▽
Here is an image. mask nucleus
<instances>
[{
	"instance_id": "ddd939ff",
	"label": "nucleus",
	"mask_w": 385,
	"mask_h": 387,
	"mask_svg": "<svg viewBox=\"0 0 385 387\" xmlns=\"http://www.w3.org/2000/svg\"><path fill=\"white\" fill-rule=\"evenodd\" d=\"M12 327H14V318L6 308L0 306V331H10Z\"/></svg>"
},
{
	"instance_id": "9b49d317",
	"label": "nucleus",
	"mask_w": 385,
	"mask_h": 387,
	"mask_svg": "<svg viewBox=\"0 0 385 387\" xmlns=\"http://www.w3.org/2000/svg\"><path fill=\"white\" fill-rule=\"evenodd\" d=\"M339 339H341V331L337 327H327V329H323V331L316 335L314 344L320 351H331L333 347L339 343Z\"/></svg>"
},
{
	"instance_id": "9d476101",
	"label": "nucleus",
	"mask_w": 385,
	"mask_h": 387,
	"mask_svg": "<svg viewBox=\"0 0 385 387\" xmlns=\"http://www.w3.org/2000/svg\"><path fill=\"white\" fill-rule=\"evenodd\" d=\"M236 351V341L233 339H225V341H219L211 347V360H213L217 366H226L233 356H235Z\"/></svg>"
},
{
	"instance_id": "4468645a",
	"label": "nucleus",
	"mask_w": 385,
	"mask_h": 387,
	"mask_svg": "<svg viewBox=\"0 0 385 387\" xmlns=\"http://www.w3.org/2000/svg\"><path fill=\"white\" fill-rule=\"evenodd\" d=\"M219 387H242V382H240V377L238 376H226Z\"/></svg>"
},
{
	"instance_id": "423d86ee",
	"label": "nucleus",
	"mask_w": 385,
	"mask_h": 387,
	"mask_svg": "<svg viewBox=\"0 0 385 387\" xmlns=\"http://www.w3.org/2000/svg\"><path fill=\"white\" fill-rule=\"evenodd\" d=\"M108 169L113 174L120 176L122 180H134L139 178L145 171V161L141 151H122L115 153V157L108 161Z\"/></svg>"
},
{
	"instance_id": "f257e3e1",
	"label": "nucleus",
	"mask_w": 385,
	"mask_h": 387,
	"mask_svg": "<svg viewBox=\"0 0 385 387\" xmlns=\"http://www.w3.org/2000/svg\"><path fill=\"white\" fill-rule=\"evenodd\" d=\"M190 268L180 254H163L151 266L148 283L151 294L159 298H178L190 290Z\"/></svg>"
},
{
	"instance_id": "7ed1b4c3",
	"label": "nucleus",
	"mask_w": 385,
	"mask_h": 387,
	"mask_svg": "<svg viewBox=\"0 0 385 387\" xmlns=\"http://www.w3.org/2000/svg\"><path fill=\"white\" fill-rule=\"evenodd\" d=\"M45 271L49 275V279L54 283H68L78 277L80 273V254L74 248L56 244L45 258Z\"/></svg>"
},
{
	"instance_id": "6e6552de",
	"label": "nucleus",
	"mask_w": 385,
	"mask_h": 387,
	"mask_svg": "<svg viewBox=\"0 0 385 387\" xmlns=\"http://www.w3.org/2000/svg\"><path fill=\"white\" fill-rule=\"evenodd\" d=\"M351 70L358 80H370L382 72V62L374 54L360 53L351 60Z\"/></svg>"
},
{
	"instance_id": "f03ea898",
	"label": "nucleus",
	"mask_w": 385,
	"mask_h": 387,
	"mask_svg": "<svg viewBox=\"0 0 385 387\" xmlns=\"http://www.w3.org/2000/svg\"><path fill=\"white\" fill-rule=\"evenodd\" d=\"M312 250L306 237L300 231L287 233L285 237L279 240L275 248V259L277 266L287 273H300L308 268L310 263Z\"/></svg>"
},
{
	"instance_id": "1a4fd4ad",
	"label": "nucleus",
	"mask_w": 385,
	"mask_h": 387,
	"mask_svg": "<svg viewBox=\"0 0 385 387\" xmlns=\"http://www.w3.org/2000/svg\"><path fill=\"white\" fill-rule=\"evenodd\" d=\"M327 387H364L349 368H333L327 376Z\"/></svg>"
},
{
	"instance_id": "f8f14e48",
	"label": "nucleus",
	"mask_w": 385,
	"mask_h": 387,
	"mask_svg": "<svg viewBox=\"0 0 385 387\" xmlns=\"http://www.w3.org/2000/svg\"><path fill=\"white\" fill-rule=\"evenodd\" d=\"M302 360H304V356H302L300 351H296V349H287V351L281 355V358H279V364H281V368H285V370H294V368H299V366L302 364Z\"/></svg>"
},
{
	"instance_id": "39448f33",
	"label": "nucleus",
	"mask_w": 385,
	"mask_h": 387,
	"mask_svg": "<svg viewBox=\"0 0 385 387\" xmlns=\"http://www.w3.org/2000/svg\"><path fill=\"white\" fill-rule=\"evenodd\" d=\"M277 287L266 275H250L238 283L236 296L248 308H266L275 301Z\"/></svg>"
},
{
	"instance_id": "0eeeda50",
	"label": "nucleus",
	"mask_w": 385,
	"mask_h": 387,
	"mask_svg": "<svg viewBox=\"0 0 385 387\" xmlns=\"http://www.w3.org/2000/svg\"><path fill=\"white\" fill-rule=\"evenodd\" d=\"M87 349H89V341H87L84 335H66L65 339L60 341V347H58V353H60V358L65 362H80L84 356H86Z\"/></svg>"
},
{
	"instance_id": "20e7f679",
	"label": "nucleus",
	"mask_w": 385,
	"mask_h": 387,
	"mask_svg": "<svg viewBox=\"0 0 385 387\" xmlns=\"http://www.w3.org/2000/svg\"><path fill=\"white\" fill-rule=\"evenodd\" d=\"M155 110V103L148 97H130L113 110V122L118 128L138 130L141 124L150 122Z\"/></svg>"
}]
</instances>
△
▶ EXERCISE DIRECTIONS
Reproduce everything from the first line of the items down to and including the line that contains "351V341L233 339H225V341H219L211 347V360H213L217". Keep every character unchanged.

▶ WRITTEN SOLUTION
Here is an image. mask nucleus
<instances>
[{
	"instance_id": "ddd939ff",
	"label": "nucleus",
	"mask_w": 385,
	"mask_h": 387,
	"mask_svg": "<svg viewBox=\"0 0 385 387\" xmlns=\"http://www.w3.org/2000/svg\"><path fill=\"white\" fill-rule=\"evenodd\" d=\"M12 327H14V318L6 308L0 306V331H10Z\"/></svg>"
},
{
	"instance_id": "9b49d317",
	"label": "nucleus",
	"mask_w": 385,
	"mask_h": 387,
	"mask_svg": "<svg viewBox=\"0 0 385 387\" xmlns=\"http://www.w3.org/2000/svg\"><path fill=\"white\" fill-rule=\"evenodd\" d=\"M339 339H341V331L337 327H327V329H323V331L316 335L314 344L320 351H331L333 347L339 343Z\"/></svg>"
},
{
	"instance_id": "9d476101",
	"label": "nucleus",
	"mask_w": 385,
	"mask_h": 387,
	"mask_svg": "<svg viewBox=\"0 0 385 387\" xmlns=\"http://www.w3.org/2000/svg\"><path fill=\"white\" fill-rule=\"evenodd\" d=\"M236 351V341L233 339H225V341H219L211 347V360H213L217 366H226L233 356H235Z\"/></svg>"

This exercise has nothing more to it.